Thursday, January 23
Urban Aesthetics


How does urban culture manifest itself in contemporary artistic practices? In what way are artistic interventions negotiated or legitimized in public spaces? How do citizens interpret or appropriate the artistic proposals occupying public space? How many cities are reflected in the artistic practices covering public space in the same city? The answers to these questions call for an interdisciplinary effort permitting us to consider the fragmented or intertwined map with, at times, indistinct forms, of the present cities. The varied temporary or permanent, static or mobile, artistic interventions have changed our way of seeing art or the city itself. The saturation of advertisements promoting the consumption of products and services, the unrestricted construction of monuments and buildings of doubtful aesthetic taste, the graffiti and transplanted works of art occupying the public space are matters evidencing the complexity of urban aesthetics.

How does visual pollution affect life in the city? How can we control the invasion of intruders which pass through the massive communication media or through cyberspace to install themselves in private space? A study of cultural development trends in the cities and of the uses of the spaces measured reveals a diversity of multicultural scenarios, where the goals of reforms and transformations include the creation of institutional spaces and structures which favor and promote necessary and desirable community living. These same resources apply today as strategies for the launching of marketing in international spheres, to convert cities into the sites of highly important events such as the biennials, fairs, festivals, carnivals or Olympic Games. In the course of these adjustment processes, there are numerous public administration initiatives aimed toward consolidating the integration, the security and the well-being of the citizens. And these initiatives do not pertain exclusively to the public administration. Community associations, private institutions and individuals also participate in their consolidation to ensure their quality.

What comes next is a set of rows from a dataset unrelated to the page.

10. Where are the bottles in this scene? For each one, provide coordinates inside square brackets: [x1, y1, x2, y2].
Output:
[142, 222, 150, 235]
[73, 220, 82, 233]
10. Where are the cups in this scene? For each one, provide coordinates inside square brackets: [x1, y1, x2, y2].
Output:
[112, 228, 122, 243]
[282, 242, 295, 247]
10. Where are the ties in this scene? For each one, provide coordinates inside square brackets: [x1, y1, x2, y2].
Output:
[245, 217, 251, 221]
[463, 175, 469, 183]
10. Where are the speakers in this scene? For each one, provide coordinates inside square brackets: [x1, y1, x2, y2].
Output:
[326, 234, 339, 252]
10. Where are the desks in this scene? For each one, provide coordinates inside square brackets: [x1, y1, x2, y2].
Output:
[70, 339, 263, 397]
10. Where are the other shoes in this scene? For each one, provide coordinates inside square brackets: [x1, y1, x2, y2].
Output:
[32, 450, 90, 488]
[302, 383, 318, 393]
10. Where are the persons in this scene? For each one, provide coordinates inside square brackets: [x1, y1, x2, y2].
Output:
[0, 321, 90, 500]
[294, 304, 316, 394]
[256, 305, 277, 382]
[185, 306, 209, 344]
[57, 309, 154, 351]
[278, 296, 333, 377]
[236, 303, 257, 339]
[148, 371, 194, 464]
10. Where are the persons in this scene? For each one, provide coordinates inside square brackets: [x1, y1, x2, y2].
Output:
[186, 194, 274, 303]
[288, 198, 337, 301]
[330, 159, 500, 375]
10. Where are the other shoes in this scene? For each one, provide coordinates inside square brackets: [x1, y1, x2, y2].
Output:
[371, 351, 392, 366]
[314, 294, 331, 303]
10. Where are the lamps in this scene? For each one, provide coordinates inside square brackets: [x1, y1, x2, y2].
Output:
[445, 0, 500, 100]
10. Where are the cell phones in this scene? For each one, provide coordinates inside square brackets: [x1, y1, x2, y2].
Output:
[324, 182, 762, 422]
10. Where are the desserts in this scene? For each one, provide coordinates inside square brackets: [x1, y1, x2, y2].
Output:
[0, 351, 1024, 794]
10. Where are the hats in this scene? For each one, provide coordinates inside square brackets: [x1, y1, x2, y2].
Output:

Nonetheless, it should be remembered that cities are also the symbols of tension between cultural integration and the differentiation processes involved in resistance to any kind of homogenization. Combined with this, the diversification of cultural offer or of symbolic goods gives rise to new cultural differences between the communities of which the population consists. Convergences, coexistences and contrasts have a bearing on the forms of appropriation and treatment of the patrimony to indicate to us traces of belonging in the formation of imaginary multiples. Crucibles of cultural exchange, diversity and creativity, change and innovation in the city mark the evolution of cultural spaces and activities in behavior patterns not easy to capture in a unilateral vision.

Friday, January 24
Public spaces

The creation and maintenance of public spaces shared as the result of a policy, have been revealed as a still unfulfilled commitment in many cities. This disturbing situation gives rise to our queries on public policies and the evaluation of aesthetic productions or cultural projects in their political dimension. Those who should guarantee the vitality of the debate and the public dialogues conditioning collective creativity, cultural vitality and the transformation of the city, often face uncertainties, an absence of laws, rules and projects to meet present and future challenges. More than once, this vacuum in organization of the public space has led to the triumph of absurdities which disfigure urban aesthetics. Since no legislation exists to protect these spaces, different forms of invasion and exploitation masking impunity or speculation, proliferate. By contrast, the dynamism of a public sphere, expressed by the creativity of public spaces, is the meeting place for interchange, interaction and relationships representing disciplines and criteria which orient individual and collective options, in such a way that debates on the changing limits between public and private, or the continual redefinition of general interests and responsibilities with regard to patrimony and collective services, become essential. A critical space in permanent evolution, the public space is also vulnerable in the face of the power and ideologies it represents.

Saturday, January 25
Policies for Public Art?

This encounter gives us an opportunity to examine the handling of public art projects and all implying their greater or lesser integration in the urban communities. It is not a question of taking art from the galleries and museums to transfer it to plazas, parks and streets, nor it is a matter of giving the city a face lift. It is a priority to prepare strategies for dialogue with the populace in order to awaken their interest and consciousness, and to achieve their greater participation in selecting the works of art to occupy the public space. This dialogue should include an orientation of the public favoring accessible information and the opening of criteria for evaluation and identification with the surrounding artistic manifestations. In order to facilitate constructive criticism to promote a better administration, both of the public spaces and of cultural institutions, let us begin by reviewing projects, experiences and results in order to analyze the procedures and consequences which, in one way or another, affect the human and aesthetic dimension of urban space.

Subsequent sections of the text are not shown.